Alıştırma Bölümleri >>
A: Kayıtlarda "How large is" ifadesinin geçtiği satırdan kayıtların sonuna kadar her şeyi, boş satırları atlayarak, Sıra ve Satır sütunlarından oluşan bir Markdown tablosuna dönüştürün.
B: Askerî dönemlerde bilim insanlarının üniversitelerden uzaklaştırılmasını konu alan metni kaldığı yerden sürdürün.

━━ Verilen Metin ━━

C-5- Her iki askeri dönem , bilim adamlarının üniversitelerden atılmasıyla sonuçlanmıştır . Gene  eskisi gibi konuşan ve yazan bilim adamları  hedef alınırken , ülkenin suskunluğa mahkum edilmesi amaçlanmıştır . Emperyalizme karşı çıkan, ulusalcı ve cumhuriyetçi bilim adamları her iki askeri dönemde üniversitelerdeki görevlerinden alınarak  pasifize edilmeye çalışılmıştır.Bilimin getirdiği gerçeklik açıklamasından rahatsız olan  dışa bağımlı siyasal kadrolar hem bilime hem de bilim adamlarına karşı üniversiteler üzerinden  baskı kurmaya çalışmışlardır . Çağdaş cumhuriyet rejiminin temel dayanağı olan bilimi ,  devletimizin kurucusu Atatürk esas almış ve hayatta en gerçek yol gösterici olarak bilimi bir çıkış noktası ya  da hedef olarak Türk ulusuna göstermiştir . Böylesine bilimsel bir tavır ile Misakı Milli sınırları içerisinde çağdaş dünyanın onurlu bir üyesi olarak Türkiye Cumhuriyeti devleti gerçeklik kazanmıştır . Askeri rejimlerdeki üniversite temizlikleri Türk devletini kurucu önder Atatürk’ün bilimsel yolundan  uzaklaştıramamış , görevlerinden haksız yere uzaklaştırılan bilim adamları Türk yargısının bağımsız tavrı ile yeniden eski fakültelerine dönerek  görevlerini  yerine getirmeye çalışmışlardır . 
 
S-6-Akademik kadroların tasfiyesi bir ülke için ne anlama gelmektedir  ?

━━━
━━ Görev Verileri ━━

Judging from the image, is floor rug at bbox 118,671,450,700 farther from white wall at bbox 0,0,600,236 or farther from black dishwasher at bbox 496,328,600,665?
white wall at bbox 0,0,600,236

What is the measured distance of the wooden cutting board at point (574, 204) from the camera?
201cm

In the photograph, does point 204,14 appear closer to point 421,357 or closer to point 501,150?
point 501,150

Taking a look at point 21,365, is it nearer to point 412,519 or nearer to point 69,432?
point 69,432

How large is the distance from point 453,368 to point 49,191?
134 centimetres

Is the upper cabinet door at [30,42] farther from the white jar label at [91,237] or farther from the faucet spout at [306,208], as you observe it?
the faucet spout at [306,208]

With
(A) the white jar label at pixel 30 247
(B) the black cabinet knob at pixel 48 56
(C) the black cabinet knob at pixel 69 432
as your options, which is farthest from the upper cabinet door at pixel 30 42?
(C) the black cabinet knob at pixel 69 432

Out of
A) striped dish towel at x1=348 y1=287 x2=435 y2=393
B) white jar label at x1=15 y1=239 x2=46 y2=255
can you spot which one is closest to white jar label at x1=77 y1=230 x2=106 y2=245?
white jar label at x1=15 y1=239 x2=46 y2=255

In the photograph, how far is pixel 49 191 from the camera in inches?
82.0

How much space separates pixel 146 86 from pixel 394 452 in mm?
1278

━━━

Görevlere Göre Sonuçlar >>
A:
| Sıra | Satır |
|---|---|
| 1 | How large is the distance from point 453,368 to point 49,191? |
| 2 | 134 centimetres |
| 3 | Is the upper cabinet door at [30,42] farther from the white jar label at [91,237] or farther from the faucet spout at [306,208], as you observe it? |
| 4 | the faucet spout at [306,208] |
| 5 | With |
| 6 | (A) the white jar label at pixel 30 247 |
| 7 | (B) the black cabinet knob at pixel 48 56 |
| 8 | (C) the black cabinet knob at pixel 69 432 |
| 9 | as your options, which is farthest from the upper cabinet door at pixel 30 42? |
| 10 | (C) the black cabinet knob at pixel 69 432 |
| 11 | Out of |
| 12 | A) striped dish towel at x1=348 y1=287 x2=435 y2=393 |
| 13 | B) white jar label at x1=15 y1=239 x2=46 y2=255 |
| 14 | can you spot which one is closest to white jar label at x1=77 y1=230 x2=106 y2=245? |
| 15 | white jar label at x1=15 y1=239 x2=46 y2=255 |
| 16 | In the photograph, how far is pixel 49 191 from the camera in inches? |
| 17 | 82.0 |
| 18 | How much space separates pixel 146 86 from pixel 394 452 in mm? |
| 19 | 1278 |

B:
C-6-Kısaca, akademik kadroların tasfiye edilmesi bir ülkenin geleceğini karartmaktır . Bilimsel merkezler olan üniversitelere siyasal müdahalelerin başlaması ,üniversite öğretim üyelerinin işlerinden kovulmaları , bilimsel potansiyelin  hocalar üzerinden boşluğa sürüklenmesi tam anlamıyla bir ülkenin geleceğinin karanlıklara sürüklenmesidir . Dünyanın en gelişmiş ülkeleri  , üniversitelerin yanı sıra bilimsel araştırma merkezleri ,düşünce kuruluşları  , bilim vadileri kurarak birbirleriyle kalkınma ve gelişme yarışlarına kalkışırken  , Türkiye’nin bilimsel kadrolarının siyasal  baskılara maruz bırakılmaları ülke açısından hiç bir biçimde savunulacak bir durum  değildir . İnsanlık bugünkü  gelişmişlik düzeyine gelirken , cehaleti yenerek , bilimsel devrimler yolu ile medeniyeti  kurarak çağdaş dünya düzeninin  kurulmasına giden yolu açmıştır . Avrupa kıtası beş asır dünyayı yönetirken , Amerika Birleşik Devletleri yirminci yüzyılda dünyaya egemen olurken , her zaman  bilimi esas alarak hareket etmişlerdir . Modern dünyanın yaratılmasında bilim , gelişmiş batılı ülkeler tarafından esas temel olarak ele alınırken ,bilimsel düzen sahibi batılı ülkeler bütün dünyaya egemen olmuşlardır .Batı orta çağ karanlığını bilimden aldığı güçle geride bırakırken , bilimsel devrimler yolundan giderek çağdaş uygarlığın yaratıcısı olmuştur . 
 
S-7-Türkiye bugün geldiği aşamada bilimsel düzey açısından hangi durumdadır ?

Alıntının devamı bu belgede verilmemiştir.